## Text section
———

As used in this subpart, all terms not defined herein will have the meaning given them in the Clean Air Act and in subparts A, Ba, TTTT, and TTTTa, of this part.

Affected electric generating unit or Affected EGU means a steam generating unit that meets the relevant applicability conditions in section § 60.5845b.

Annual capacity factor means the ratio between the actual heat input to an EGU during a calendar year and the potential heat input to the EGU had it been operated for 8,760 hours during a calendar year at the base load rating.

Base load rating means the maximum amount of heat input (fuel) that an EGU can combust on a steady-state basis, as determined by the physical design and characteristics of the EGU at ISO conditions, as defined below. For a stationary combustion turbine or IGCC, base load rating includes the heat input from duct burners.

Coal-fired steam generating unit means an electric utility steam generating unit or IGCC unit that meets the definition of “fossil fuel-fired” and that burns coal for more than 10.0 percent of the average annual heat input during any continuous 3-calendar-year period after December 31, 2029, or for more than 15.0 percent of the annual heat input during any one calendar year after December 31, 2029, or that retains the capability to fire coal after December 31, 2029.

———

## Data section
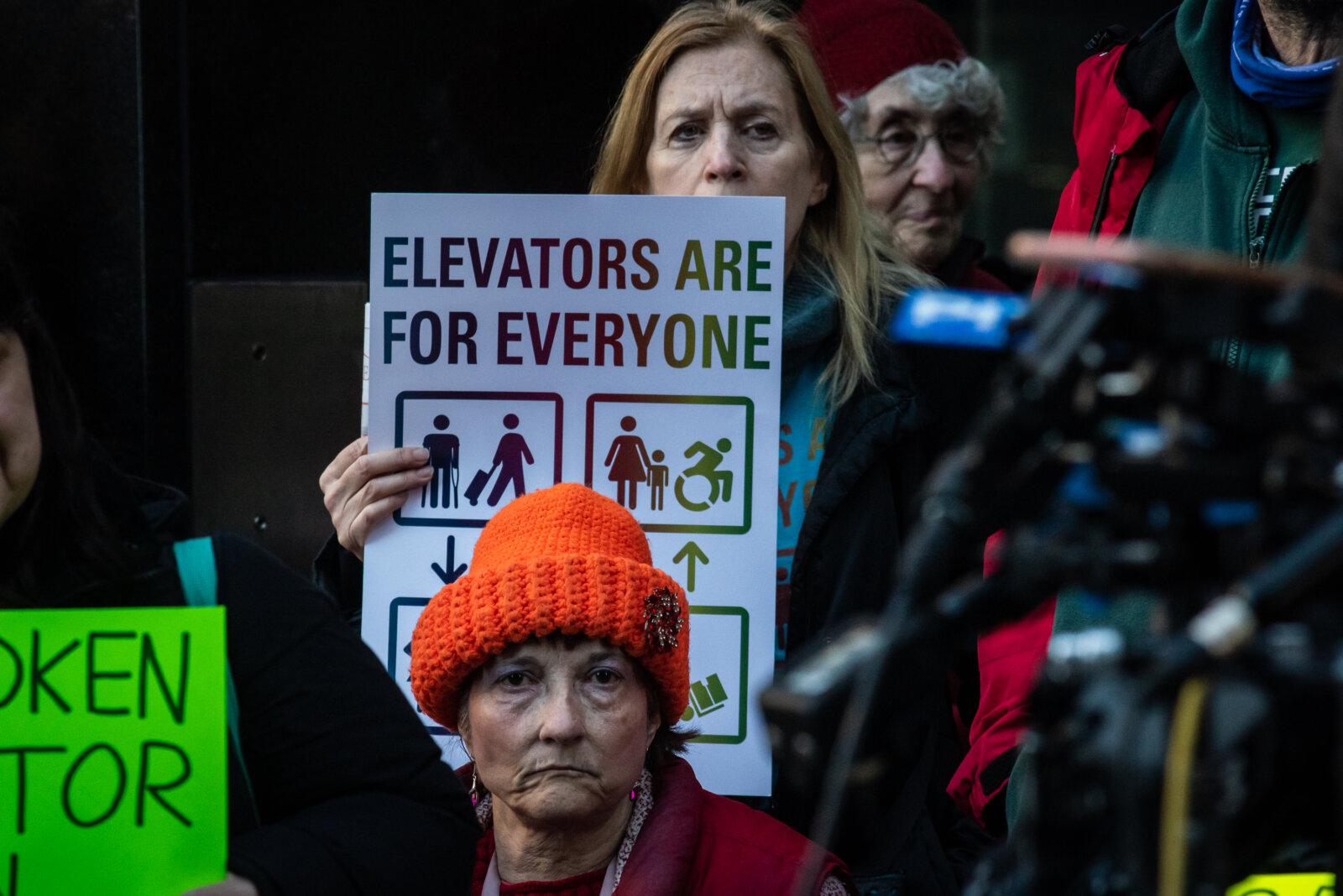 Fed Up With The Inconvenience Disability Advocates Demand Reliable Elevators At Subway Stations 3586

———

## Instructions
a – Could you write out the definitions text again, beginning at "Affected electric generating" and stopping after "base load rating.", and swap every "heat input" for "fuel energy input"?
b – Which terms does the definitions text define?

## Activity answers
a –
Affected electric generating unit or Affected EGU means a steam generating unit that meets the relevant applicability conditions in section § 60.5845b.

Annual capacity factor means the ratio between the actual fuel energy input to an EGU during a calendar year and the potential fuel energy input to the EGU had it been operated for 8,760 hours during a calendar year at the base load rating.

b –
- Affected electric generating unit (Affected EGU)
- Annual capacity factor
- Base load rating
- Coal-fired steam generating unit